Methods: Data from the UK Cardiac Surgical Register (CSR; January, 1984, to March, 1996) and Hospital Episode Statistics (HES; April, 1991, to December, 1995) were obtained for all 12 major centres in which paediatric cardiac surgery is done in the UK. The main outcome measure was mortality within 30 days of a cardiac surgical procedure. We estimated excess deaths in Bristol using a random-effects model derived from the remaining 11 centres.

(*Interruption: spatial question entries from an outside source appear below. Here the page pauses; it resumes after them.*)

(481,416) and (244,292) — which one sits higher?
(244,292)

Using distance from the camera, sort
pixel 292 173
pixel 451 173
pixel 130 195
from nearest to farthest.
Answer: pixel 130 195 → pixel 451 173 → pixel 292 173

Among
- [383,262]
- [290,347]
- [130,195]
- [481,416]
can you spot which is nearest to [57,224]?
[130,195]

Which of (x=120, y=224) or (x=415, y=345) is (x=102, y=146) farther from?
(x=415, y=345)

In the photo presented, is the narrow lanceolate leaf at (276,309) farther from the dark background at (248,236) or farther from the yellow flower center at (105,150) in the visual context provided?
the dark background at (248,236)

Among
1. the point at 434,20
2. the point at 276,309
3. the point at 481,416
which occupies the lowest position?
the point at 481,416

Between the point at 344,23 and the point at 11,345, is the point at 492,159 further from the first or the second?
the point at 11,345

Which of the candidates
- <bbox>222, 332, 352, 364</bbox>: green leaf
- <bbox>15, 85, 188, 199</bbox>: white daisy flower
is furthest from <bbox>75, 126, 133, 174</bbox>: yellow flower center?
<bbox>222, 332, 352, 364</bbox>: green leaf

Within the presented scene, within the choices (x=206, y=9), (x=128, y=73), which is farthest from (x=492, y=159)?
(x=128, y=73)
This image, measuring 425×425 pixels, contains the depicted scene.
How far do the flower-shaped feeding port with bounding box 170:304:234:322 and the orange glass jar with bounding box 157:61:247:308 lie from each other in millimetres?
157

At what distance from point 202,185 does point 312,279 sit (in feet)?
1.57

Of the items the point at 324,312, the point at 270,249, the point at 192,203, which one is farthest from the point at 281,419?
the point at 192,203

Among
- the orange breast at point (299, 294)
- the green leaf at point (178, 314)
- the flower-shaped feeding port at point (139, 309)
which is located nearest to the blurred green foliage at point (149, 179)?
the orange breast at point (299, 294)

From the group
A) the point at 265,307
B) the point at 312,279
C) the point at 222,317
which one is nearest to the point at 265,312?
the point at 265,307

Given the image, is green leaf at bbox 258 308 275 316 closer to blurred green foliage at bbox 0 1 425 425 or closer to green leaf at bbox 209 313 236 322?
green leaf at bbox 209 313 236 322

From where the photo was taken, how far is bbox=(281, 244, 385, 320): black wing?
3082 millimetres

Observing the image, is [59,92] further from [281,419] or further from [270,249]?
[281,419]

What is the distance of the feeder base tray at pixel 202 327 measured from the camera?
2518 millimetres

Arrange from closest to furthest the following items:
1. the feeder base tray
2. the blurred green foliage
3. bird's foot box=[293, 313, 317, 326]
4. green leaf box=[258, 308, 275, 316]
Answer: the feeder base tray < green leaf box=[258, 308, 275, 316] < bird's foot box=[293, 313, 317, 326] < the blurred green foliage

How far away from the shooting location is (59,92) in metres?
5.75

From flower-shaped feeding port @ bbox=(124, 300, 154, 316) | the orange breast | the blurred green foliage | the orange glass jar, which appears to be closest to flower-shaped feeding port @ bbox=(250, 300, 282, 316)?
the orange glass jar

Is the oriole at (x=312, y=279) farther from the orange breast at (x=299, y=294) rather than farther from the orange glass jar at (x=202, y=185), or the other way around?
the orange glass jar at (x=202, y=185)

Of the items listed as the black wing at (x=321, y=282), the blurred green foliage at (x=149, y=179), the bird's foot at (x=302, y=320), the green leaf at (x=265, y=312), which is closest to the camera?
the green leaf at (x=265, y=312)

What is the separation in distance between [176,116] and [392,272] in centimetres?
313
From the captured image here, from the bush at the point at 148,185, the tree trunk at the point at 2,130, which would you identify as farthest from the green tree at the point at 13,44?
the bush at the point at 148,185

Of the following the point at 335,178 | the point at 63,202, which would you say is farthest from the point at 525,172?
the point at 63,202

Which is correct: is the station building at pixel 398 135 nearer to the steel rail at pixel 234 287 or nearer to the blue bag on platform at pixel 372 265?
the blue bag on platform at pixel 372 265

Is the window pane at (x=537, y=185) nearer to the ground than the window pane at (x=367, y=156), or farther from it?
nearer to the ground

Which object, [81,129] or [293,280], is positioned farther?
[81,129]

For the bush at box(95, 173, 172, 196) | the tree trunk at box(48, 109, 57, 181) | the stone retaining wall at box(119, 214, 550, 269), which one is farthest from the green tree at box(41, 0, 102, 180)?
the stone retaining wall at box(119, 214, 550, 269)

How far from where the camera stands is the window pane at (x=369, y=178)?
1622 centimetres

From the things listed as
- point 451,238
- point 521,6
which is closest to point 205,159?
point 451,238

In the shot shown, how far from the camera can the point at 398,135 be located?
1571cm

Additionally, a sensitivity analysis was done and case-mix examined.
Findings: For children younger than 1 year, in open operations, the mortality rate in Bristol was around double that of the other centres during 1991-95: within the CSR, there were 19.0 excess deaths (95% interval 2-32) among 43 deaths; and in HES, there were 24.1 excess deaths (12-34) among 41 deaths recorded. There was no strong evidence for excess mortality in Bristol for closed operations or for open operations in children older than 1 year.
Interpretation: Our results suggest that Bristol was an outlier, and we do not believe that statistical variation, systematic bias in data collection, case-mix, or data quality can explain a divergence in performance of this size.